Back to chapter

5.8:

What Are Outliers?

JoVE Core
Statistics
This content is Free Access.
JoVE Core Statistics
What Are Outliers?

Languages

Share

Outliers are one or more values in a data set that stand out from the others.

For example, the five best horses are determined by their average lap time. An unusual lap time, either too good or too poor, is considered an outlier.

But, how can one identify outliers from a large data set?

One way is to find the interquartile range. Values above or below 1.5 times the IQR are considered outliers.

The second method uses scores. The values within minus two and plus two z scores are generally considered usual values, covering approximately 95% of data values. Anything outside this range is an outlier.     

The third method is using boxplots. Any data point that lies outside the whiskers of a box plot is considered an outlier.

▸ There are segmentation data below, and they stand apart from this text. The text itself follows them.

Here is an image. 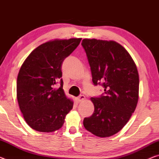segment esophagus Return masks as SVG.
<instances>
[{"mask_svg": "<svg viewBox=\"0 0 159 159\" xmlns=\"http://www.w3.org/2000/svg\"><path fill=\"white\" fill-rule=\"evenodd\" d=\"M85 99V97L84 95H79V97H78V98H77L78 101H79V102H81V101H83V100H84Z\"/></svg>", "mask_w": 159, "mask_h": 159, "instance_id": "esophagus-1", "label": "esophagus"}]
</instances>
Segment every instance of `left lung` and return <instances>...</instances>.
Wrapping results in <instances>:
<instances>
[{"label": "left lung", "instance_id": "left-lung-1", "mask_svg": "<svg viewBox=\"0 0 159 159\" xmlns=\"http://www.w3.org/2000/svg\"><path fill=\"white\" fill-rule=\"evenodd\" d=\"M82 46L90 64L94 85H100L104 93L91 98L95 111L85 118L86 130L100 138L117 133L135 110L138 101L139 75L127 50L118 43L83 39Z\"/></svg>", "mask_w": 159, "mask_h": 159}]
</instances>
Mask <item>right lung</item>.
Here are the masks:
<instances>
[{
  "instance_id": "add662e5",
  "label": "right lung",
  "mask_w": 159,
  "mask_h": 159,
  "mask_svg": "<svg viewBox=\"0 0 159 159\" xmlns=\"http://www.w3.org/2000/svg\"><path fill=\"white\" fill-rule=\"evenodd\" d=\"M81 39L55 40L39 45L24 61L17 80L20 109L34 130L50 133L60 129L73 101L63 90L61 64L74 52ZM59 82L61 86L55 88Z\"/></svg>"
}]
</instances>
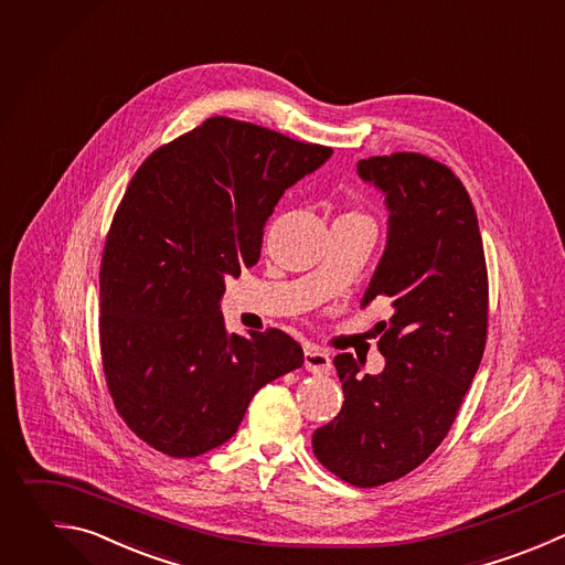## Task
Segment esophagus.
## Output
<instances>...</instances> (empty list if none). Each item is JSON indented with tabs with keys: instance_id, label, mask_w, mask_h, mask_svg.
Listing matches in <instances>:
<instances>
[{
	"instance_id": "1",
	"label": "esophagus",
	"mask_w": 565,
	"mask_h": 565,
	"mask_svg": "<svg viewBox=\"0 0 565 565\" xmlns=\"http://www.w3.org/2000/svg\"><path fill=\"white\" fill-rule=\"evenodd\" d=\"M305 369L309 373H329L331 371V360L324 351H320L316 347H307L305 349Z\"/></svg>"
}]
</instances>
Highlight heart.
I'll return each mask as SVG.
<instances>
[{"instance_id":"1","label":"heart","mask_w":565,"mask_h":565,"mask_svg":"<svg viewBox=\"0 0 565 565\" xmlns=\"http://www.w3.org/2000/svg\"><path fill=\"white\" fill-rule=\"evenodd\" d=\"M342 218H366L369 221V216H364L362 212H347Z\"/></svg>"}]
</instances>
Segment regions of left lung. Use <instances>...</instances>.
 I'll return each instance as SVG.
<instances>
[{
	"label": "left lung",
	"mask_w": 565,
	"mask_h": 565,
	"mask_svg": "<svg viewBox=\"0 0 565 565\" xmlns=\"http://www.w3.org/2000/svg\"><path fill=\"white\" fill-rule=\"evenodd\" d=\"M386 194L388 243L362 305L388 300L377 324L382 373L360 377L351 353L333 364L342 411L313 433L318 461L342 481L373 488L417 468L448 435L488 335V269L461 181L419 152L358 161Z\"/></svg>",
	"instance_id": "1"
}]
</instances>
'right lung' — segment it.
I'll return each mask as SVG.
<instances>
[{
	"mask_svg": "<svg viewBox=\"0 0 565 565\" xmlns=\"http://www.w3.org/2000/svg\"><path fill=\"white\" fill-rule=\"evenodd\" d=\"M331 148L212 117L135 172L106 236L99 344L128 428L170 457L227 441L260 386L300 369L280 329L230 333L225 280L260 258L276 203Z\"/></svg>",
	"mask_w": 565,
	"mask_h": 565,
	"instance_id": "add662e5",
	"label": "right lung"
}]
</instances>
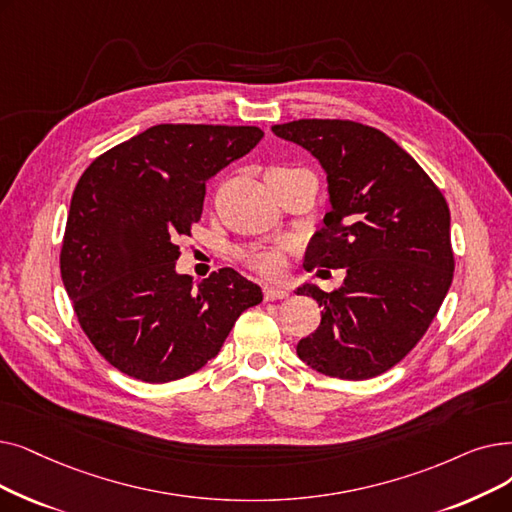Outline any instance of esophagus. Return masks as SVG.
Instances as JSON below:
<instances>
[{"instance_id": "obj_1", "label": "esophagus", "mask_w": 512, "mask_h": 512, "mask_svg": "<svg viewBox=\"0 0 512 512\" xmlns=\"http://www.w3.org/2000/svg\"><path fill=\"white\" fill-rule=\"evenodd\" d=\"M263 297L265 301H274V299H286L288 291L280 286H272V284H263Z\"/></svg>"}]
</instances>
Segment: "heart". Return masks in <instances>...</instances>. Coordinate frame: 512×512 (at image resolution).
Returning a JSON list of instances; mask_svg holds the SVG:
<instances>
[{
	"mask_svg": "<svg viewBox=\"0 0 512 512\" xmlns=\"http://www.w3.org/2000/svg\"><path fill=\"white\" fill-rule=\"evenodd\" d=\"M274 171V169H272ZM276 171H295V169H288V167H278ZM242 261L249 265L251 270L263 274V276H280L284 270V253L282 249L276 247H251L249 251H244Z\"/></svg>",
	"mask_w": 512,
	"mask_h": 512,
	"instance_id": "obj_1",
	"label": "heart"
}]
</instances>
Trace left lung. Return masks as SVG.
Masks as SVG:
<instances>
[{"label": "left lung", "mask_w": 512, "mask_h": 512, "mask_svg": "<svg viewBox=\"0 0 512 512\" xmlns=\"http://www.w3.org/2000/svg\"><path fill=\"white\" fill-rule=\"evenodd\" d=\"M272 131L309 150L326 171L332 209L309 242L305 270L347 272L332 293L314 284L297 288L324 307L297 355L332 379H372L416 347L448 295L454 251L446 198L402 146L374 127L299 119Z\"/></svg>", "instance_id": "1"}]
</instances>
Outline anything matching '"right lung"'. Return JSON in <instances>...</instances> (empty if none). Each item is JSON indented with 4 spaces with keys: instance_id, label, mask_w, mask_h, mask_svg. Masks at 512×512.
Wrapping results in <instances>:
<instances>
[{
    "instance_id": "add662e5",
    "label": "right lung",
    "mask_w": 512,
    "mask_h": 512,
    "mask_svg": "<svg viewBox=\"0 0 512 512\" xmlns=\"http://www.w3.org/2000/svg\"><path fill=\"white\" fill-rule=\"evenodd\" d=\"M251 125H154L83 171L66 219L60 274L79 326L133 379L169 383L219 353L261 288L221 268L194 288L175 272L177 238L201 219L209 177L251 152Z\"/></svg>"
}]
</instances>
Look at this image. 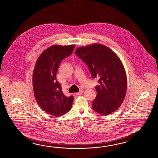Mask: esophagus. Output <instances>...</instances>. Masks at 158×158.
<instances>
[{"instance_id": "1", "label": "esophagus", "mask_w": 158, "mask_h": 158, "mask_svg": "<svg viewBox=\"0 0 158 158\" xmlns=\"http://www.w3.org/2000/svg\"><path fill=\"white\" fill-rule=\"evenodd\" d=\"M83 93H84V90H81L78 93H77L76 95H80L82 94Z\"/></svg>"}]
</instances>
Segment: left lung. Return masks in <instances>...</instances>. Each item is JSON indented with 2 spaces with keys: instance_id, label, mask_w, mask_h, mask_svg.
Wrapping results in <instances>:
<instances>
[{
  "instance_id": "1",
  "label": "left lung",
  "mask_w": 158,
  "mask_h": 158,
  "mask_svg": "<svg viewBox=\"0 0 158 158\" xmlns=\"http://www.w3.org/2000/svg\"><path fill=\"white\" fill-rule=\"evenodd\" d=\"M75 54L86 64L92 77L99 80L93 110L102 115L116 111L124 100L127 89V74L120 59L99 44L78 47Z\"/></svg>"
}]
</instances>
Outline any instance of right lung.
I'll return each instance as SVG.
<instances>
[{
	"mask_svg": "<svg viewBox=\"0 0 158 158\" xmlns=\"http://www.w3.org/2000/svg\"><path fill=\"white\" fill-rule=\"evenodd\" d=\"M75 44L52 45L44 50L37 59L33 73L34 95L37 103L44 111L60 116L70 111L74 97H66L56 81L61 61L72 54Z\"/></svg>",
	"mask_w": 158,
	"mask_h": 158,
	"instance_id": "1",
	"label": "right lung"
}]
</instances>
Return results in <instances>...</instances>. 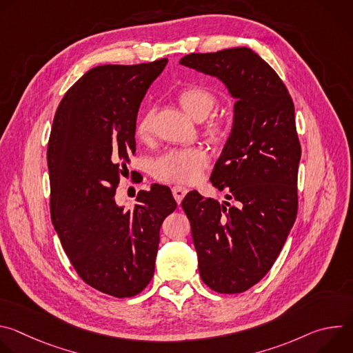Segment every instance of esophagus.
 Instances as JSON below:
<instances>
[{"instance_id":"1","label":"esophagus","mask_w":353,"mask_h":353,"mask_svg":"<svg viewBox=\"0 0 353 353\" xmlns=\"http://www.w3.org/2000/svg\"><path fill=\"white\" fill-rule=\"evenodd\" d=\"M187 188L185 187H181V185H174L173 188H172V192H173V196H174V199L177 201V204H180L181 201H183V198L185 196V194H187Z\"/></svg>"}]
</instances>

Outliers can affect the mean, standard deviation, and range of data, but some outliers can be ignored without affecting the sample statistic. So, careful considerations are made to consider outliers in calculations or trim them away.

5.8:

What Are Outliers?

Outliers are observed data points that are far from the least squares line. They have unusual values and need to be examined carefully. Though an outlier may result from erroneous data, at other times, it may hold valuable information about the population under study and should be included in the data. Hence, it is crucial to examine what causes a data point to be an outlier.

The z score is used to find outliers or unusual values. It should be noted that any values beyond -2 and +2 are considered unusual values or outliers and are far away from the other data values.

Identifying Outliers

We could guess at outliers by looking at a scatterplot graph and best fit-line graph. However, we would require a guideline to understand how far away a point needs to be so it can be considered an outlier. As a rough rule of thumb, we can flag any point that exceeds two standard deviations above or below the best-fit line as an outlier. The standard deviation used is the standard deviation of the residuals or errors.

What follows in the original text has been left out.